CICERONE, I legislatori sono superiori ai filosofi

 

Questo brano è una testimonianza esemplare del caratteristico pragmatismo latino: a detta di Cicerone, infatti, la realizzazione concreta della virtù si ha solo in un buon governo dello Stato, e non nelle parole dei filosofi che disquisiscono nel chiuso delle loro scuole.

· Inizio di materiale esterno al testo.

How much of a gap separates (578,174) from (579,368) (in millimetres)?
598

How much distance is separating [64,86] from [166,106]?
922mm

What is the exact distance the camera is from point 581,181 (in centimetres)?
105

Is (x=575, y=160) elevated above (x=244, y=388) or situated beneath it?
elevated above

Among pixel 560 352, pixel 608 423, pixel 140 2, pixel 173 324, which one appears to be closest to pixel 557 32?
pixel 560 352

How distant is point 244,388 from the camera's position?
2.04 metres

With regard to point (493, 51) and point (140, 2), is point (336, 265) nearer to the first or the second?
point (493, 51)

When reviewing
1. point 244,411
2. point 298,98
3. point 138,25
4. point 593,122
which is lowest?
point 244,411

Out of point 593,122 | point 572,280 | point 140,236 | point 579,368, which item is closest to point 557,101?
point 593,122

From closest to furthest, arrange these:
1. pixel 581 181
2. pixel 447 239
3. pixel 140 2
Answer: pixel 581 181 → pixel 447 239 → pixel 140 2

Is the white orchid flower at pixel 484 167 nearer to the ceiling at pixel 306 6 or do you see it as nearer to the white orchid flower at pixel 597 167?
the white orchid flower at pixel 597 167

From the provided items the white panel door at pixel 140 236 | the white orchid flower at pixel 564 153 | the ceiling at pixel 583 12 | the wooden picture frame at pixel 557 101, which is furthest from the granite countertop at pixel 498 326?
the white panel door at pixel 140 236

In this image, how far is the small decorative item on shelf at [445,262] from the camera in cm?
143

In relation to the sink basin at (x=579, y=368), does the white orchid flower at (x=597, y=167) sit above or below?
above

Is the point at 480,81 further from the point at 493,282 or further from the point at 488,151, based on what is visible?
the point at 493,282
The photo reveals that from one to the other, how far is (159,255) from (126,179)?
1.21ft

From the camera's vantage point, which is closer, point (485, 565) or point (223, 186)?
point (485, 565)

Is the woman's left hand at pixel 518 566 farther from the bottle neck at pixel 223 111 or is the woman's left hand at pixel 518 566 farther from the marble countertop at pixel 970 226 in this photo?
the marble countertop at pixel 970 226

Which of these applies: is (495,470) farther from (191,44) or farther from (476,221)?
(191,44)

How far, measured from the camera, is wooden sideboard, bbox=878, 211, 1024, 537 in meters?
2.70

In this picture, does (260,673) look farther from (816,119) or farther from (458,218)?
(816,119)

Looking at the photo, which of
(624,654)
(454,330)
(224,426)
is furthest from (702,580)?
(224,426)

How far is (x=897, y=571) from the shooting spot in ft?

Nulla infatti è detto dai filosofi, di quello almeno che è detto esattamente e onestamente, che non sia già stato prodotto e confermato da coloro dai quali sono state scritte le leggi per gli Stati. Donde proviene infatti la pietà e da chi il sentimento religioso? Donde il diritto internazionale o questo stesso che si chiama "diritto civile"? Donde la giustizia, la buona fede, l’equità? Donde il pudore, la temperanza, il ribrezzo per l’immoralità, l’aspirazione alla lode e al decoro? Donde la forza nelle fatiche e nei pericoli? Certo da coloro che questi principi, formalizzati nelle teorie, confermarono alcuni con le usanze, altri invece li sancirono con le leggi. Ché anzi dicono che Senocrate, filosofo assai nobile, quando gli veniva chiesto che cosa i suoi allievi conseguissero, rispondeva che conseguivano di fare spontaneamente ciò che erano costretti a fare dalle leggi. Dunque quel cittadino che costringe tutti, con l’imperativo e la punizione delle leggi, a fare ciò di cui i filosofi possono convincere a stento pochi con il discorso, deve essere preferito anche a quegli stessi maestri che di quelle cose discutono. Infatti quale disquisizione di costoro è così raffinata da dover essere anteposta ad una città ben organizzata sia per istituzioni pubbliche sia per costumi? Orbene, come ritengo che "le città grandi e possenti", come le chiama Ennio, debbano essere preferite ai villaggi e ai borghi, così coloro che sono a capo di queste città con saggezza ed autorità giudico che debbano essere di gran lunga anteposti nella stessa sapienza a coloro che sono inesperti di ogni faccenda politica.